Friday, April 8, 2011

It started off innocently enough. Commercials for the local news stopped offering real news, instead reeling off teasers about what they were covering on their evening newscast. "Sadness in the entertainment world as a legend dies," they declared.

"Accident shuts down major freeway," they announced.

"Local business calls it quits," they said. "Have you just lost your job?"

This confused me. I mean, these were allegedly news people, right? Their job is to spread the news. Couldn't they have given us an actual detail in the same amount of time?

Over time they got bolder, realizing major sizzle got curious people to tune in. "Are the chemicals in shoe leather making you lose all feeling in your feet?" they asked. "Is your toilet tissue slowly eating a hole in your butt?" "Is an ordinary household chemical turning your daughter into a nymphomaniac?"
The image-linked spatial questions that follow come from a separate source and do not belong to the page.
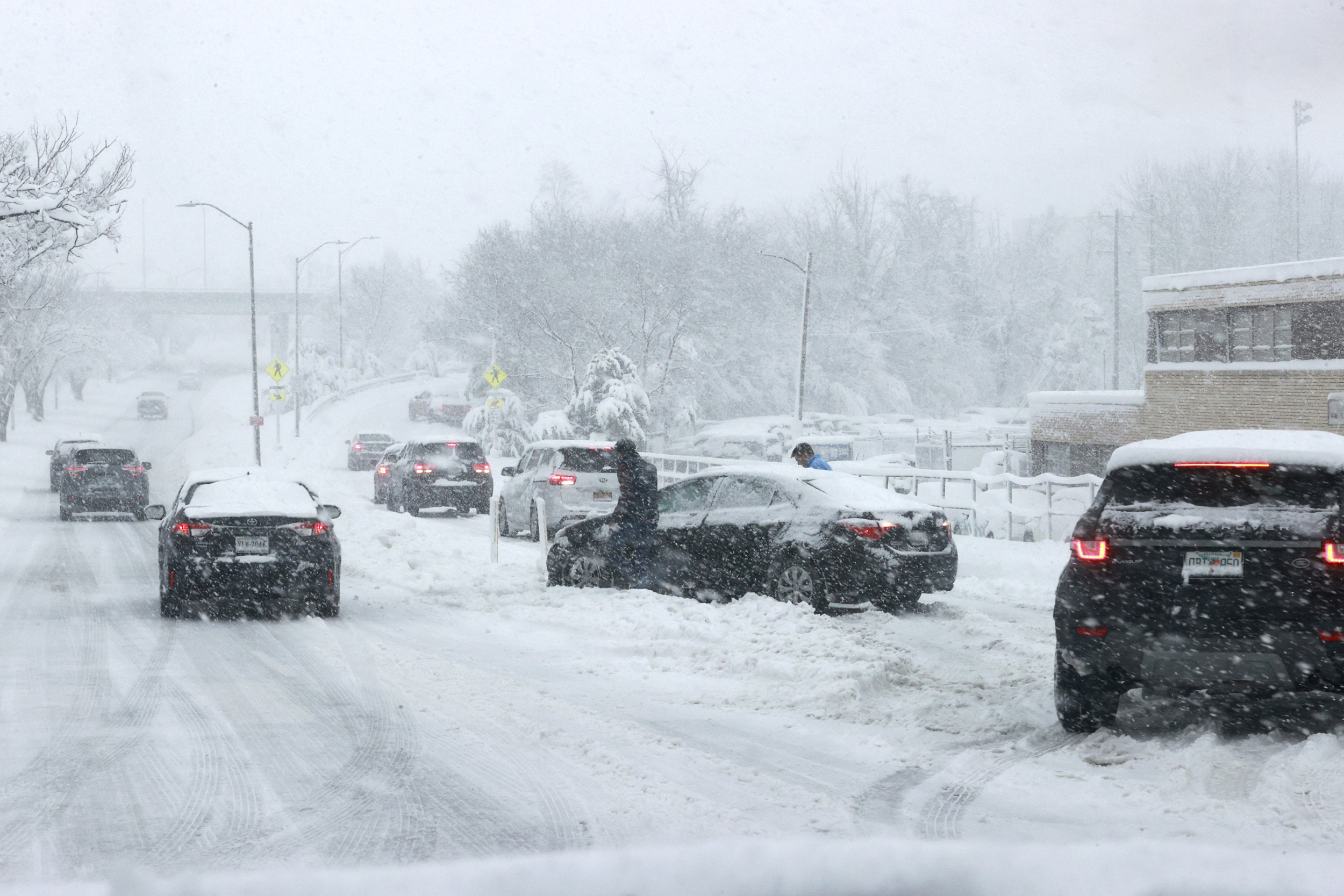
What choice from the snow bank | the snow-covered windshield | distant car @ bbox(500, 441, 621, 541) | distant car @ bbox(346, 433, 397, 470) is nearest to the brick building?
distant car @ bbox(500, 441, 621, 541)

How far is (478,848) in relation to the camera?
493 cm

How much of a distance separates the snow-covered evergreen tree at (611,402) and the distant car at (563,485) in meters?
21.0

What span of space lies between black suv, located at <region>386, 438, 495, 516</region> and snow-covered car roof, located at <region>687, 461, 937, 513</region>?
13134 mm

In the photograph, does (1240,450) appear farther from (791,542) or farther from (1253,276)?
(1253,276)

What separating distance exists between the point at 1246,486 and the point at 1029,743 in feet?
5.74

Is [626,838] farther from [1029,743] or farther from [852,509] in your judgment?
[852,509]

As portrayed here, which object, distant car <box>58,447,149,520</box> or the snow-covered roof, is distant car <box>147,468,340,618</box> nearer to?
distant car <box>58,447,149,520</box>

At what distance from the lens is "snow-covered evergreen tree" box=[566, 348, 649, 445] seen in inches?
1630

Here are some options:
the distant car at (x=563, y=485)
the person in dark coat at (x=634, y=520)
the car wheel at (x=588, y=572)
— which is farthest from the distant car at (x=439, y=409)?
the person in dark coat at (x=634, y=520)

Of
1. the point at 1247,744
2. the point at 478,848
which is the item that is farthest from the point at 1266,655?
the point at 478,848

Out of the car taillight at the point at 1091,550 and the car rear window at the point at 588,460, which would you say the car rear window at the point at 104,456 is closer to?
the car rear window at the point at 588,460

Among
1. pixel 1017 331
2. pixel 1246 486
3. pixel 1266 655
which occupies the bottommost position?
pixel 1266 655

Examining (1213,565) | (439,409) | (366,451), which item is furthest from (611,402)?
(1213,565)

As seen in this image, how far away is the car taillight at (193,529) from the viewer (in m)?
11.5
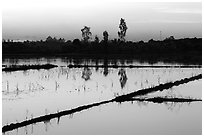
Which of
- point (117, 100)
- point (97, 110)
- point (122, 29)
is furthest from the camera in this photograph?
point (122, 29)

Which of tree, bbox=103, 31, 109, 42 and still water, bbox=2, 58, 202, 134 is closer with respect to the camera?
still water, bbox=2, 58, 202, 134

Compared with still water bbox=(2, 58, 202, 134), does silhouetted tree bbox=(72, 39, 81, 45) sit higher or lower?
higher

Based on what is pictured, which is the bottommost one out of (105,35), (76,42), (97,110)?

I watched, like a sap, and the answers were No, No, and -- in an awkward exchange -- No, she's probably just copying you.

After that, I steadfastly ignored their taunts, no matter how important they sounded, but it seemed like they started ramping up the danger to force me to tune in. The intent was crystal clear: the information they were withholding could pose an immediate threat to my life.

"A deadly animal is on the loose," they declared. "Should you be standing by your door with a big stick? Tune in tonight to find out."

"Fire races out of control in one of the five boroughs," they announced. "Should you be running outside in your underwear?"

"Are zombies terrorizing Manhattan?" they asked. "You might want to keep gas and matches nearby after you hear this!"

None of these warnings ever amounted to anything, so eventually I wrote them off. But one day I know they won't be crying wolf, and I won't be paying attention. It pisses me off: I miss actual news people, and I'm insulted that these idiots pretend they're something more than capitalist tools designed to make me buy Tide.

I'm tempted to phone them anonymously. "Somebody who's fed up with news-bulletin bullshit is standing in front of a TV station, waiting to punch a news anchor in the face," I'd say. "Could it be you? Find out tonight."

1 comment:

Anonymous said...

Truly, you speak for all of us.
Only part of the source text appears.